ИСХОДНЫЙ ТЕКСТ ▸
Через пару дней приехали какие-то «чужие» офицеры и отобрали всех, кто имел специальность артиллериста. Так я распрощался с пехотой. А в артиллерии была совсем другая жизнь. Хоть пушки у нас были противотанковые, не- большие, и мы находились всегда рядом с пехотой, но все-таки чуточку позади них. Я всегда сочувствовал пехотинцам. Какая тяжесть войны на них лежала! Это они на своих плечах вынесли всю войну!

НА ОДЕРСКОМ ПЛАЦДАРМЕ

После перехода польско-немецкой границы наши войска продолжали наступление на запад, но уже по немецкой территории. Теперь дымилась не наша, чужая земля. Возмездие приближалось к фашистскому логову, но остались самые трудные километры. Бои были все ожесточеннее. Каждый населенный пункт превратился в укрепление. Каждый город, поселок, хутор приходилось брать штурмом. Дом, этаж, квартира — отовсюду стреляли в нас. Гибли наши солдаты, горели танки, машины. Но остановить наши войска было уже невозможно.



С непрерывными боями мы подошли к реке Одер. Весь ее западный берег был превращен в сплошное оборонительное укрепление, глубоко эшелонированное. Немецкое командование было уверено, что здесь уж наверняка остановят советские войска: тут были не только сплошные окопы, траншеи и ходы сообщения, но и множество ДО- Тов, ДЗОТов, бронеколпаков. Были также железо- бетонные огневые точки, блиндажи в несколько накатов, минные поля против танков и пехоты, проволочные заграждения и прочее.

УСЛОВИЕ ЗАДАЧИ ▸ Ответьте, пожалуйста: к какой реке с непрерывными боями подошли войска в исходном тексте? Эти данные никак не связаны с текстом.

ИЗВЛЕЧЁННЫЕ ДАННЫЕ ▸
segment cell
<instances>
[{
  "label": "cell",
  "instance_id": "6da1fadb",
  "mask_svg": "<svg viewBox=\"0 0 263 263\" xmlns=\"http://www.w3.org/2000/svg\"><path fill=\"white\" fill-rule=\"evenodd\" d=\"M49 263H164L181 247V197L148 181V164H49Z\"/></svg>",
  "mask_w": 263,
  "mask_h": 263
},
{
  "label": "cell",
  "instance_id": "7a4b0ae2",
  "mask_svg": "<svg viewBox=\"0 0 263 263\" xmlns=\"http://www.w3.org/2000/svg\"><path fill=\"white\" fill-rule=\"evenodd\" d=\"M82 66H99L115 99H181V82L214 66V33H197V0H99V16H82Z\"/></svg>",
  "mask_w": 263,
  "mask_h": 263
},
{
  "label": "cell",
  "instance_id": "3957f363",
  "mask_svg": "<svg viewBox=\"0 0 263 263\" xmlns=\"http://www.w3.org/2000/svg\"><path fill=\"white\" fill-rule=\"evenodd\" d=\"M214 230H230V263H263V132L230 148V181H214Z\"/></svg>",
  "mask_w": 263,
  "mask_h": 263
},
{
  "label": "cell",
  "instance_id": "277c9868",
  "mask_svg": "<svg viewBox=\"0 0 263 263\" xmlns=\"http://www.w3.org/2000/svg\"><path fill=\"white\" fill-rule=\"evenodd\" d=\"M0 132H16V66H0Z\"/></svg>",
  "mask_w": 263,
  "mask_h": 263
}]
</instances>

РЕЗУЛЬТАТ ВЫПОЛНЕНИЯ ▸ К реке Одер.